Add to your ~/.mcp.json:

{
  "mcpServers": {
    "youtube": {
      "command": "bun",
      "args": ["run", "/path/to/youtube-mcp/src/index.ts"]
    }
  }
}

Then restart Claude Code.

Optional: Enable describe mode (local BLIP-2)

This lets the AI "see" every second of a video as text descriptions — no images needed.

cd youtube-mcp
uv venv --python 3.11 .venv
uv pip install --python .venv/bin/python torch torchvision transformers accelerate pillow

First run downloads the BLIP-2 model (~3GB). Subsequent runs use the cached model.


AI Installer

For AI assistants: Copy and paste this into your MCP config to install youtube-mcp.

Add this to ~/.mcp.json (create the file if it doesn't exist):

{
  "mcpServers": {
    "youtube": {
      "command": "bun",
      "args": ["run", "/path/to/youtube-mcp/src/index.ts"]
    }
  }
}

Replace /path/to/youtube-mcp with the actual clone path.

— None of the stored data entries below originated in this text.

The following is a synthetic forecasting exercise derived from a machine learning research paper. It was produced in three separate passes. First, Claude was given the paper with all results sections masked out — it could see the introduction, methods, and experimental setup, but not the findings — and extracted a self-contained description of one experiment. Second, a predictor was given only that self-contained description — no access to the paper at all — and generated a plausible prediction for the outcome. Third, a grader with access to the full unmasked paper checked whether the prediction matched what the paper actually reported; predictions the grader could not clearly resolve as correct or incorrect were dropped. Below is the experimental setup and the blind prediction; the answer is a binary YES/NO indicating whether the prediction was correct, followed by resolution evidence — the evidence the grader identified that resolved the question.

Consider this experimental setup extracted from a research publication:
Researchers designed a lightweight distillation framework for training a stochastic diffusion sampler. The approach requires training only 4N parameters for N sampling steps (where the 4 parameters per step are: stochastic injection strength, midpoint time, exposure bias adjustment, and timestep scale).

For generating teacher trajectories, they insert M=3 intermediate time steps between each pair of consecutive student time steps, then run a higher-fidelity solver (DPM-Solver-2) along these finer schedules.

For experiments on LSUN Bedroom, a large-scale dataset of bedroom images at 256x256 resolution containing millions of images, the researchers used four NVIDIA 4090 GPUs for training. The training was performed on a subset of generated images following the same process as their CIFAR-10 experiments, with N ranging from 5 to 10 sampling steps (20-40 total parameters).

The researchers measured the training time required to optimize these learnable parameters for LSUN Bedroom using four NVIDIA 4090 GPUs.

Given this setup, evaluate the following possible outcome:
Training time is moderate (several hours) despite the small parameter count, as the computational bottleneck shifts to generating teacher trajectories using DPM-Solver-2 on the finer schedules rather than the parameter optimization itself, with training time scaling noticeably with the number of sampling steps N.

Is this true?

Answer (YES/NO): NO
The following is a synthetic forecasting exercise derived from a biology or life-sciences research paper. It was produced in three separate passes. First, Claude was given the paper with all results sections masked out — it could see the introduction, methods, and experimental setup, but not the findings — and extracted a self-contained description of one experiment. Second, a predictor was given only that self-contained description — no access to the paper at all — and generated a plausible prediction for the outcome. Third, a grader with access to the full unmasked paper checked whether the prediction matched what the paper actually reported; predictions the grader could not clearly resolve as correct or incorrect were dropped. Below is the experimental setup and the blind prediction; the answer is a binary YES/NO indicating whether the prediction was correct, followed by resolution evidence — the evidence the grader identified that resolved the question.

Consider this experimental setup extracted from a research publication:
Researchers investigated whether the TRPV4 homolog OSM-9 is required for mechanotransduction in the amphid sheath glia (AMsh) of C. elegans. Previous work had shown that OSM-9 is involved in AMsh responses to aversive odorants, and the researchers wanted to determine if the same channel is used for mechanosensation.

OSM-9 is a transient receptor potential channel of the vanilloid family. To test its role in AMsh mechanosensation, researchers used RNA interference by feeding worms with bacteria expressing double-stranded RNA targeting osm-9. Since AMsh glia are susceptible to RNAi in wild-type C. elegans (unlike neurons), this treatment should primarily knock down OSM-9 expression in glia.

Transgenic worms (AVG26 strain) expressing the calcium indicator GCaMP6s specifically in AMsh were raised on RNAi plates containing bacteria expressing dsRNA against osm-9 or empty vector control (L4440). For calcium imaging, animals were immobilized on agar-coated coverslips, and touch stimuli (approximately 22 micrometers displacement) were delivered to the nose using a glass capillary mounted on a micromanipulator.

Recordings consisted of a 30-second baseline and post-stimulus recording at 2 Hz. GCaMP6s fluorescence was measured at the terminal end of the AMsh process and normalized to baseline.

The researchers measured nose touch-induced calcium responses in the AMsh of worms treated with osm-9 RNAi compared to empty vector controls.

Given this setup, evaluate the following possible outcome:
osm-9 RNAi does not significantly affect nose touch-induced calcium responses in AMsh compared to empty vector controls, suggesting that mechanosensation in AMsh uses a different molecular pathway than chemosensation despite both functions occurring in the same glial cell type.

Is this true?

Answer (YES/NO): NO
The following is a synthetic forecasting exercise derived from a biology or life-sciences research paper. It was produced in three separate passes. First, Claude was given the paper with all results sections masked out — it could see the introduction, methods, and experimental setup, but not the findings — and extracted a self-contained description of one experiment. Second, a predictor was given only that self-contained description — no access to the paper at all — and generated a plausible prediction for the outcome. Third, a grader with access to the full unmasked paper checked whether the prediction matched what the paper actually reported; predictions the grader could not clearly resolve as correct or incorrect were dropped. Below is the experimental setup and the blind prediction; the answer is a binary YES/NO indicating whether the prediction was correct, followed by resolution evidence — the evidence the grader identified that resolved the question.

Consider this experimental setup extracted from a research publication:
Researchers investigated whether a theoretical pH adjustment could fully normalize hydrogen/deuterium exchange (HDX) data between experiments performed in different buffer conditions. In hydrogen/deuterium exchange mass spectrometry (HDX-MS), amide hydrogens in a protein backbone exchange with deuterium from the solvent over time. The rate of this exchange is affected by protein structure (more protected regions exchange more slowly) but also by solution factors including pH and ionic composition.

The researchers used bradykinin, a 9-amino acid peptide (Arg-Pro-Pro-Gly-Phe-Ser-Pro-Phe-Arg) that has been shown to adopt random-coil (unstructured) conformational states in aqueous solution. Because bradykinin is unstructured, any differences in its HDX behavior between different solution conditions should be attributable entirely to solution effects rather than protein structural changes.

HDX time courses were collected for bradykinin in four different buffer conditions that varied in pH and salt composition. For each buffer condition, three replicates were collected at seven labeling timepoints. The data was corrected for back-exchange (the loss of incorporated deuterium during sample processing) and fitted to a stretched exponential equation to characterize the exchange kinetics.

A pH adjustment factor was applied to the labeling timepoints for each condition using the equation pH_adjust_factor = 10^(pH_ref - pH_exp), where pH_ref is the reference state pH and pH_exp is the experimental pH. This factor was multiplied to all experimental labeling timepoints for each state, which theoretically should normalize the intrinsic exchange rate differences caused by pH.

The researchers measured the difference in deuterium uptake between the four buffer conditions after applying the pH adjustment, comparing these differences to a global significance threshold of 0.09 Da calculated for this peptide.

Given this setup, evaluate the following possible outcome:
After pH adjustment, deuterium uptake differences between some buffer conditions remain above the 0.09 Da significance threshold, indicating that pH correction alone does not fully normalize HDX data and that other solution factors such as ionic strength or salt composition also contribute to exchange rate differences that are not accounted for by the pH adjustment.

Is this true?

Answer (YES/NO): YES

If the file already has other servers, just add the "youtube" key inside the existing "mcpServers" object.


How It Works

YouTube URL
    │
    ├──→ yt-dlp ──→ Transcript (timestamped, word-level)
    │
    ├──→ yt-dlp ──→ Stream URL ──→ ffmpeg ──→ Frames
    │                                │
    │                    ┌────────────┼────────────┐
    │                    │            │            │
    │              Scene Change  Visual Cues  Regular
    │              Detection    in Transcript  Intervals
    │              (ffmpeg)     ("as you can   (fill gaps)
    │                           see here")
    │                    │            │            │
    │                    └────────────┼────────────┘
    │                                │
    │                    Frame Selection (prioritized)
    │                                │
    └──────────────────→ Dense Interleave
                              │
                   ┌──────────┴──────────┐
                   │                     │
              Image Mode            Describe Mode
           (raw screenshots)     (BLIP-2 captions)
                   │                     │
              Frame + "words         Text description
              spoken during          + "words spoken
              this frame"            during this frame"

Visual Cue Detection

The analyzer scans transcript text for 25+ patterns indicating the speaker is referencing something visual:

Pattern

Example

as you can see

"As you can see here, the API returns..."

look at this

"Look at this graph"

on screen

"What's on screen right now is..."

click here

"If you click here, it opens..."

this diagram

"In this diagram, we have..."

notice how

"Notice how the color changes"

When detected, a frame is extracted at that exact timestamp — so the AI sees what the speaker was pointing at.

Scene Change Detection

Uses ffmpeg's scene detection filter (select=gt(scene,0.3)) to find where the visual content actually changes. This means:

  • Static talking-head sections get fewer frames (nothing's changing)

  • Slide transitions, screen recordings, demos get more frames (lots changing)

Segment-Based Processing

For videos longer than 5 minutes, watch_video processes in 3-minute segments with ~1 frame every 5 seconds. The AI calls it repeatedly:

watch_video(url) → first 3 min, 36 frames
watch_video(url, start_time=180) → next 3 min, 36 frames
watch_video(url, start_time=360) → next 3 min, 36 frames
...until the end

Each response tells the AI how to continue: "To continue watching, call watch_video with start_time=360"


Tools

Tool

What it does

watch_video

Dense frame↔transcript interleaving in segments. ~1 frame/5s. The full "watch" experience.

describe_video

Full visual coverage via local BLIP-2. Every frame described as text. 400x fewer tokens than images.

get_scene_overview

Composite grid image of scene changes. Quick visual summary of the whole video.

get_frames

Extract frames at specific timestamps. For drilling into moments.

get_transcript

Full timestamped transcript.

get_video_info

Video metadata (title, channel, duration, views, description).


Examples

"Watch this video and summarize it"

The AI calls watch_video and gets interleaved content like:

[1:23] (scene change) "and here's where it gets interesting"
[screenshot of code editor]

[1:28] "if you look at this function right here"
[screenshot showing the function being discussed]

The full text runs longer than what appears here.